Create a safe working environment for school leaders and their staff

  • Lobby the DfE to take concrete steps to tackle verbal and physical abuse and aggression against school staff, including harassment online and through social media.  

Ensure professional recognition of school business leaders (SBLs)

  • Lobby the DfE for SBLs to be included within a new national framework of terms and conditions for school staff
  • Promote the professional standards framework for all SBLs
  • Raise the profile and understanding of the SBL role across the school sector, including with governors.  

 

Treasury responds to consultation on public service pensions cost control mechanism

The government has published its response to the recent consultation on the cost control mechanism (CCM).

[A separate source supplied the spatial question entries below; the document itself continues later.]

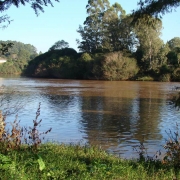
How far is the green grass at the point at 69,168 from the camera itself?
423 cm

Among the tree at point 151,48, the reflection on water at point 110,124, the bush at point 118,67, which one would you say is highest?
the tree at point 151,48

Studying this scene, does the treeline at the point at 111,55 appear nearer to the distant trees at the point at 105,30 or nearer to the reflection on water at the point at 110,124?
the distant trees at the point at 105,30

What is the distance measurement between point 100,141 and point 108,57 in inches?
1766

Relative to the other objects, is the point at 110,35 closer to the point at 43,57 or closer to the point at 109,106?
the point at 43,57

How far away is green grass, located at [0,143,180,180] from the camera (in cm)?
423

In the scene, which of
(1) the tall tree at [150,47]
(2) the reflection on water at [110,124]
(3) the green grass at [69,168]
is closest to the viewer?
(3) the green grass at [69,168]

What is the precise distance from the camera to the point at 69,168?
4875 millimetres

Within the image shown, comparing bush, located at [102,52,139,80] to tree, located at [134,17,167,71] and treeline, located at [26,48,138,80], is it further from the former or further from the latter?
tree, located at [134,17,167,71]

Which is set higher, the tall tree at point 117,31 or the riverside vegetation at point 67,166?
the tall tree at point 117,31

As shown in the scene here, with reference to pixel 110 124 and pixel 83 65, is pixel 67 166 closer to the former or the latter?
pixel 110 124

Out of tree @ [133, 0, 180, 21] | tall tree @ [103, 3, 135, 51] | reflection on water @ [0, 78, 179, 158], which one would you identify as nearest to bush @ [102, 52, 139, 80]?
tall tree @ [103, 3, 135, 51]

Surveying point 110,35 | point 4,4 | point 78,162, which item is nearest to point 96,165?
point 78,162

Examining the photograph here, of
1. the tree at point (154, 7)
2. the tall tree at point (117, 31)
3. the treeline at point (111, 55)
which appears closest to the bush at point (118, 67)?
the treeline at point (111, 55)

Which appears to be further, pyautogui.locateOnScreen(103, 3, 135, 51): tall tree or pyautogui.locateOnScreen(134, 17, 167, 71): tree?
pyautogui.locateOnScreen(103, 3, 135, 51): tall tree
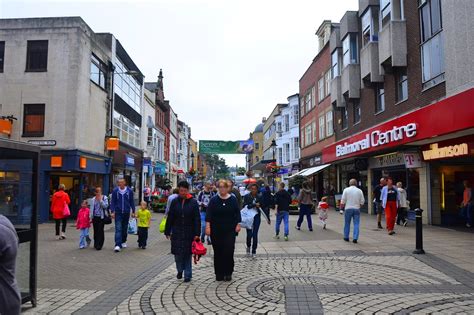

What is the cost control mechanism?

The Independent Public Service Pensions Commission recommended in 2011 that the new public service pension schemes should include an employer cost control mechanism to protect taxpayers from unforeseen increases in scheme costs. While the commission recommended a mechanism to protect the taxpayer from increased cost, the final negotiated mechanism is symmetrical and so also maintains the value of pensions to members when costs fall.

Why was there a consultation on it?

In light of the impact of the McCloud judgement, and previous outcomes from the mechanism, the government launched a consultation seeking views on three possible changes to the mechanism, which NAHT submitted a response to.

Consultation outcome

In its response to the consultation, the Treasury confirmed it would be taking forward the three reform proposals outlined in the consultation.

  • The first was moving to a "reformed scheme-only design". This means that the mechanism will only considers past and future service in the reformed schemes; with costs related to legacy schemes excluded.
  • The second was widening the corridor from plus/minus 2 per cent of pensionable pay to plus/minus 3 per cent, with the aim being to ensure consistency between the benefits being assessed and the set potentially being adjusted, thereby creating more consistency in the system.
  • The third was the introduction of an "economic check" in order that the cost-control mechanism is able to reflect the actual cost to the government of providing pension benefits. Under this system, a breach of the mechanism "would only be implemented if it would still have occurred had any changes in the long-term economic assumptions have been considered", the government's consultation explained.

NAHT response

NAHT opposed the review of the mechanism, pressing for no alterations to be made and that all public servants be offered access to the career average sections of public sector pension schemes in the ordinary way post 1 April 2022. Within this, we outlined our fundamental opposition to the proposal to introduce an economic check into the mechanism.

NAHT will continue to engage with government on the alterations, through our role on the pension scheme advisory board.

What's the timeline for this?

The Treasury is aiming to implement all three proposals in time for the 2020 public sector scheme valuations.